To do
a) In the canal-trip account, where did the boat moor after turning onto the Macclesfield?
b) Carry on the canal-trip account from its final sentence.

Exercise passage
────────

Sleeping with the port-hole out means daylight in the bedroom, which means being woken as the sun comes up. So we were up pretty early, it was boiling hot and Nick was feeling the queasy consequences of his Stalyvegas dip.
Three miles soon passed before arriving at the bottom of the Marple flight. I’d remembered the paddles as arm jammers but we must have toughened during our stint up north as they came in just on the stiff side of okay. A few boats coming down bought some much needed water. By the top of the flight we’d thrown a spanner in the works of some Cheshire ring plans, having broken news of the Ashton stoppage to a few boaters.
Under the bridge and onto the Macclesfield, boats suddenly appeared all over the place, bridges needed to be treated as two-way streets again, it seems a long time since that has happened. Higher Poynton was practically chock so it was lucky to turn into one of the very last moorings. Breezy as usual up here, with the doors wide open the boat has been like a fan assisted oven – payback time for condensation months. Happy days.
Nick reached an all time high for narrowboat showers in a day. There was the usual morning shower, another when lock work got too hot and the pre-barbecue shower. Oh yes, and the after falling in the canal shower. Right in. Head under.
It had seemed odd when he leapt off, windlass in-hand declaring ‘Let’s do Stalyvegas!’ Seconds later he’d done it in style. A spectacular fall, more in its simplicity than anything else. Used to Murk launching himself at water just lately, I looked up at what seemed a simple walk of the wall. For the tinsiest moment I smiled figuring, ‘Huh, Nick jumped in,’ before realising it was very very unlikely he’d do that. Helped out by a sweet passer-by, he was re-showered and back out on the paddles in no time. At least the dip was top side of Stalybridge, the water gets muckier as the town gathers pace.
No two ways about it, the last (or first depending how you tackle it) day of the Huddersfield Narrow is quite a tough one. Locks are stiff and take time but more than half the trip is rural and bursting with greenery. Stalybridge visitor moorings were empty despite the town being a hive of mid-summer activity. We moved on through Portland Basin, where having spoken to a Canal and River Trust area manager further up the canal, we reluctantly turned left onto the Peak Forest. The air stayed warm as the sun began to set, barbecue lit, we motored on away from the Ribble Link route – it can wait and so can we.

────────

Excerpted records
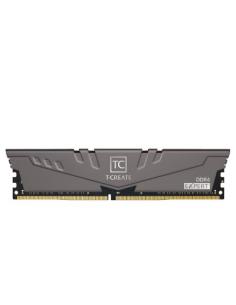 MEMORIA KIT DDR4 32GB(2X16GB)PC4-28800 3600MHZ TEAMGROUP EXPERT GRIS C18 1.35V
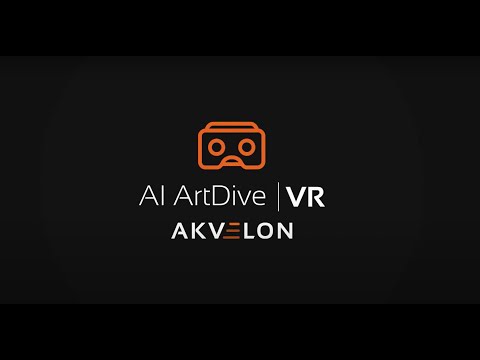 AI ArtDive VR by Akvelon  Discover a new dimension of art with Akvelon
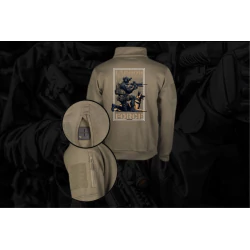 Sweatshirt Tactique MILTEC K9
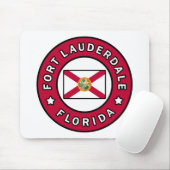 Fort Lauderdale Florida Mousepad (Mit Mouse)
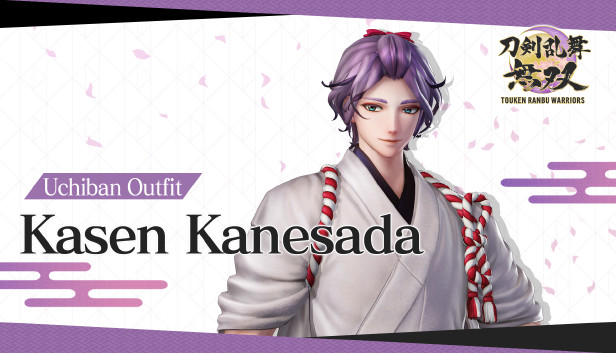 Touken Ranbu Warriors - Uchiban Outfit "Kasen Kanesada" Steam capsule image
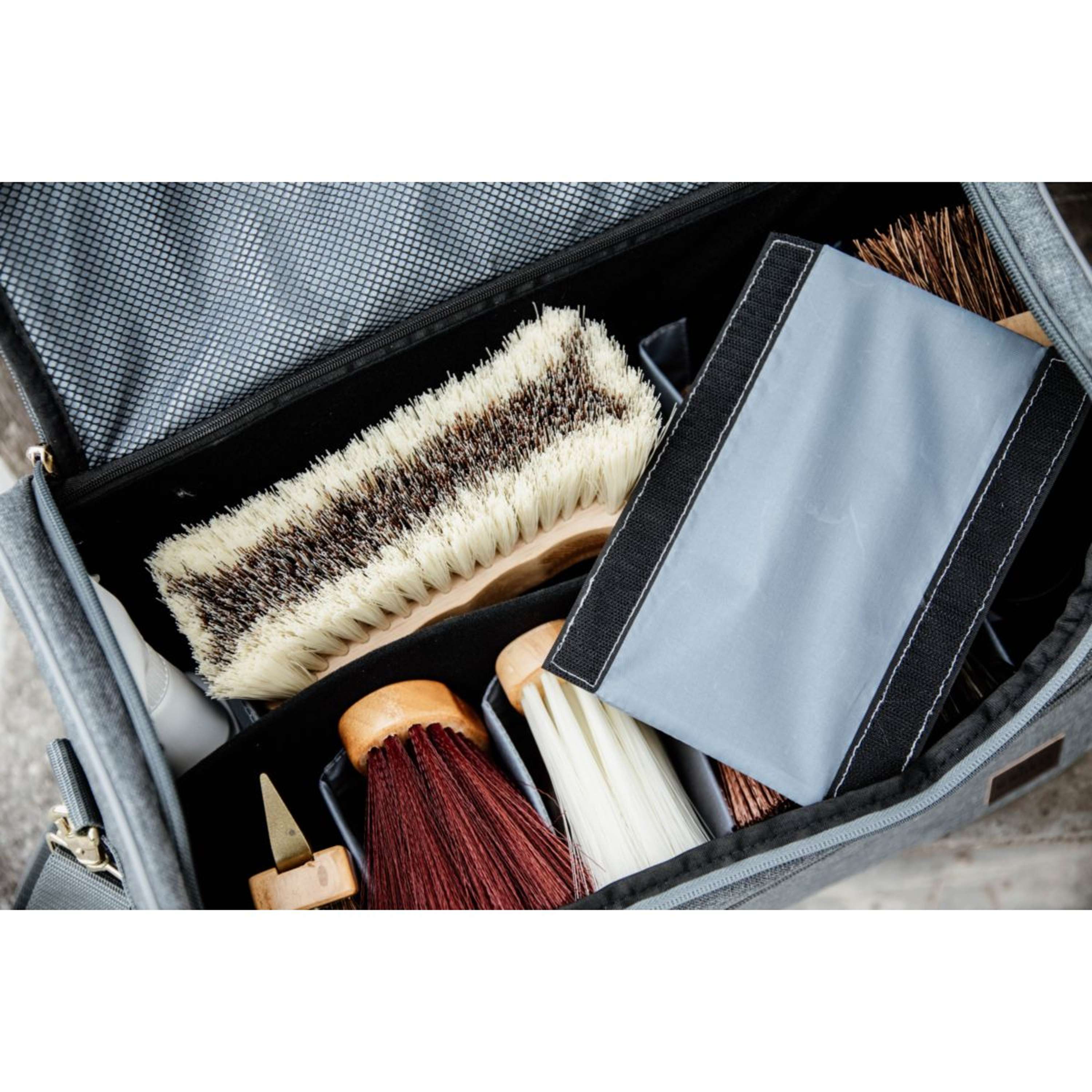 Grooming Deluxe by Kentucky Grooming Bag Set Szary
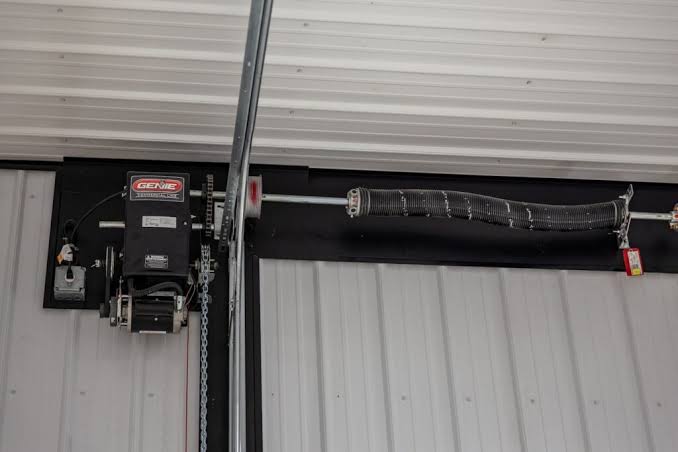 How To Open Garage Door When Spring Is Broken
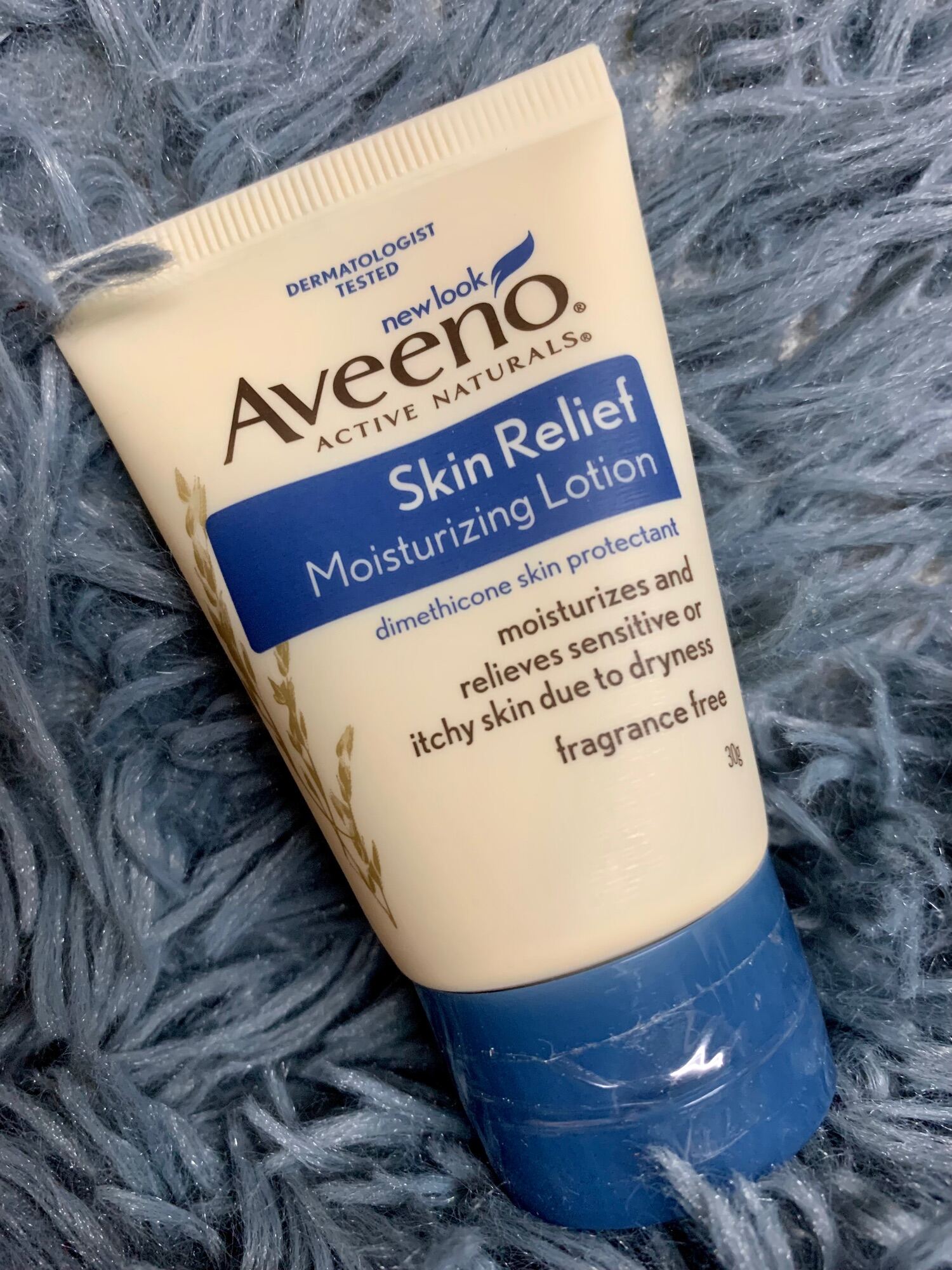 Aveeno Skin Relief Moisturizing Lotion 30g Lazada Ph 6447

────────

Answers by item number
a) At Higher Poynton, in one of the very last moorings.

b)
It was nice to wake up to the roof cracking in the heat. The drop down to Uppermill is packed with views, a few boats moving up for their tunnel bookings meant a couple of locks in our favour but left long they soon leak empty. The waterpoint is tucked next to an old wool warehouse, now home to Huddersfield Canal Society, tank filled we finished the last few locks into Uppermill. Moorings are hopeless in terms of the solar panel but boats bobbing about in dappled sunshine make for a pretty place to stay. The town centre is no distance away and after carting back a sack of dog food we headed out again to stock the fridge. Still unsure where tomorrow will end up as there’s been no update on the Ashton stoppage yet.
All walked out from the last few days but the moors are impossible to ignore when they won’t be outside the window for much longer. It was another steep climb to Pots and Pans, then a beautiful evening walk in the sunshine above Dovestone reservoir.
Diggle end of the Standedge Tunnel has delivered some crazy weather. With leaden skies, lightning cracks and rolling thunder the moors have looked dark and menacing. There was walking out there so we anoracked up. Torrential rain meant a quiet hike down to Uppermill yesterday where we trudged through Java in our wellies before steaming under patio heaters with birthday Pimms, Murk there too…as always.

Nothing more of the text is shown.